The androgen receptor helps cancer cells to survive. Prostate-specific membrane antigen (PSMA) stimulates cancer development by increasing folate levels, helping the cancer cells to survive and grow; it increases available folates for use by hydrolyzing glutamated folates.

Diagnosis

The American Cancer Society's position regarding early detection by PSA testing is:

Several other tests can be used to gather information about the prostate and the urinary tract. Digital rectal examination may allow a doctor to detect prostate abnormalities. Cystoscopy shows the urinary tract from inside the bladder, using a thin, flexible camera tube inserted in the urethra.

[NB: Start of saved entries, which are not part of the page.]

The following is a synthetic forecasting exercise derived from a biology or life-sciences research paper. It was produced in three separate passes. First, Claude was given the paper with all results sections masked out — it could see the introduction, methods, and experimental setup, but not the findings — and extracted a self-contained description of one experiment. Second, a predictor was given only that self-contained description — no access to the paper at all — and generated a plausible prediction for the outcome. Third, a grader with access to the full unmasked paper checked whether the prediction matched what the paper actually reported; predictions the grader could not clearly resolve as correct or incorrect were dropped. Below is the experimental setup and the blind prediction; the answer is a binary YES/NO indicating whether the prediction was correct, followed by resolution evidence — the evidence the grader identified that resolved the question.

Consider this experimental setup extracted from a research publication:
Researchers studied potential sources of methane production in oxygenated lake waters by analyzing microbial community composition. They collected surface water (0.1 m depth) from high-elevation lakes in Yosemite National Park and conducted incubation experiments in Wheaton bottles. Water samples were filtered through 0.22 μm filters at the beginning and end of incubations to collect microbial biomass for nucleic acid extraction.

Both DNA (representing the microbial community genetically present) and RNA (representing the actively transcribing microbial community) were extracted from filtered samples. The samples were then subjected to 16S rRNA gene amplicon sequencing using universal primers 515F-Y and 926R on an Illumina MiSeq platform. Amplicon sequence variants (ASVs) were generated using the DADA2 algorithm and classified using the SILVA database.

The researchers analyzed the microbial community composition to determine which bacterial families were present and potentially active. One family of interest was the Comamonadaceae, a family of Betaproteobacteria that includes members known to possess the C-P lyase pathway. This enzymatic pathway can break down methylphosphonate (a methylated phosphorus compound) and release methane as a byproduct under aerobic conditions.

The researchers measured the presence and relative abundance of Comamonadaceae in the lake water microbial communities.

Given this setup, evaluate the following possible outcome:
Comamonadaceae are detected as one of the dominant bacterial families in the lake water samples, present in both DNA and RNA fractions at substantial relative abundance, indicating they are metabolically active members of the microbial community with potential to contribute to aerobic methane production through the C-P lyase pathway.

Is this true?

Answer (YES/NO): YES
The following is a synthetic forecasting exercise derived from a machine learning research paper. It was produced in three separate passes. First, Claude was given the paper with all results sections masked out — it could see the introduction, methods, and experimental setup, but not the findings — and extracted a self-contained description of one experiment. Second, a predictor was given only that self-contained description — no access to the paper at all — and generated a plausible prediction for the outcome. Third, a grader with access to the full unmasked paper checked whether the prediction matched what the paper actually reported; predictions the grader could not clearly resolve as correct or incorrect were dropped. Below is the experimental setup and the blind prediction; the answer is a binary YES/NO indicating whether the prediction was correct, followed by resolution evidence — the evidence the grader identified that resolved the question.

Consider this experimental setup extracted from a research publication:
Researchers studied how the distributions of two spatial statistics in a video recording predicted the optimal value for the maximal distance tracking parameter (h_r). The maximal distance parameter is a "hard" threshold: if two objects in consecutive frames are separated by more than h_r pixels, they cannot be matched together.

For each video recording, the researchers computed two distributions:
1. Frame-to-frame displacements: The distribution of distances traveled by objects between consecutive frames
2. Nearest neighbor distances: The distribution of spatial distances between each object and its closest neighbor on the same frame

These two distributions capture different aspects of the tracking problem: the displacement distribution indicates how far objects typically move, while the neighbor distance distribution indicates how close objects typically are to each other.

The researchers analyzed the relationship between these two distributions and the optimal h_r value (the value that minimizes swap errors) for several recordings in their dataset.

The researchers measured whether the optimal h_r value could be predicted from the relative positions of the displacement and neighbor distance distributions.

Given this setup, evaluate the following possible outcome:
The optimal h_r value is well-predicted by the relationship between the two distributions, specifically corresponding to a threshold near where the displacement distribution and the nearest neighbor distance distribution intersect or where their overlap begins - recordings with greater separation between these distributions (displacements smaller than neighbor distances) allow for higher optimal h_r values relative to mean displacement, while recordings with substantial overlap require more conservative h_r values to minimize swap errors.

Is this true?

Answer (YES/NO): YES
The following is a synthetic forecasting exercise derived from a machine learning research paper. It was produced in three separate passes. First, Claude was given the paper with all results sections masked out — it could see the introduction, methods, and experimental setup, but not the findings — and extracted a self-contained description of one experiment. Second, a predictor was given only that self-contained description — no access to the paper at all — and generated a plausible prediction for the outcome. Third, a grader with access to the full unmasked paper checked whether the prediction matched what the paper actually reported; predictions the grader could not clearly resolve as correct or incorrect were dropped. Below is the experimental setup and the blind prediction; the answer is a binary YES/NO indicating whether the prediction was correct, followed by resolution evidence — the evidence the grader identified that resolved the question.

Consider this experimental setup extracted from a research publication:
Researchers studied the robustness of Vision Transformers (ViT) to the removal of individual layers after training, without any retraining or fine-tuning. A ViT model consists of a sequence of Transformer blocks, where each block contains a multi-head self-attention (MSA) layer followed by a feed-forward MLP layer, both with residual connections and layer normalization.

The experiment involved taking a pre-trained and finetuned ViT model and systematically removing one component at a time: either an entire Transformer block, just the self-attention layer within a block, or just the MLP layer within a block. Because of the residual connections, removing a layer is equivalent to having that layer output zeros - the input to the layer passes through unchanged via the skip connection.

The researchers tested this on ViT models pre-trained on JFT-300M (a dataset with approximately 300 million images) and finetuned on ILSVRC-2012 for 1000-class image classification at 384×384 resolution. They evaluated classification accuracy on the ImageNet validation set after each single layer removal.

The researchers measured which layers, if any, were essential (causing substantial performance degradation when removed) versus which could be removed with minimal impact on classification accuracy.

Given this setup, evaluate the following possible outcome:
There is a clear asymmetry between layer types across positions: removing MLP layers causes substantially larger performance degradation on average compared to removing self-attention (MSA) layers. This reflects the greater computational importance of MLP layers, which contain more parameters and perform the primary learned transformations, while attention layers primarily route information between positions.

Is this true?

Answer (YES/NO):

Transrectal ultrasonography creates a picture of the prostate using sound waves from a probe in the rectum, but the only test that can fully confirm the diagnosis of prostate cancer is a biopsy, the removal of small pieces of the prostate for microscopic examination.

Imaging

Ultrasound and magnetic resonance imaging (MRI) are the two main imaging methods used for prostate cancer detection.

MRI

Appearance of prostate on MRI 
On MRI, the central and transitional zones both have lower T2 signal than the peripheral zone. Since the central and transitional zones cannot be distinguished from each other, they can be best described as the central gland on MRI. Thus, the peripheral gland has a higher signal on T2WI than the central gland. In the peripheral gland, prostate cancer appears as a low-intensity lesion. However, in the central gland, low-intensity lesions cannot be distinguished from the low-intensity central gland. Diffusion restriction is instrumental in identifying and characterizing central gland lesions. Combined diffusion-weighted (DW) imaging and dynamic contrast-enhanced MRI for distinguish malignant from benign prostate lesions can be used. The merged  images,  of  DW  and  MRI  with  dynamic  contrast  enhancement, can  visualise areas with low signal intensity and fast wash-out effect - characteristic of carcinomas. Lymphadenopathy can be seen best on postcontrast, fat-suppressed T1WI. Other regions can be described on MRI. The anterior fibromuscular stroma and the prostate capsule along the posterior and lateral prostate have a low T2WI signal, in contrast with the bright signal of the peripheral zone. Extraprostatic extension can be seen with disruption of capsule integrity.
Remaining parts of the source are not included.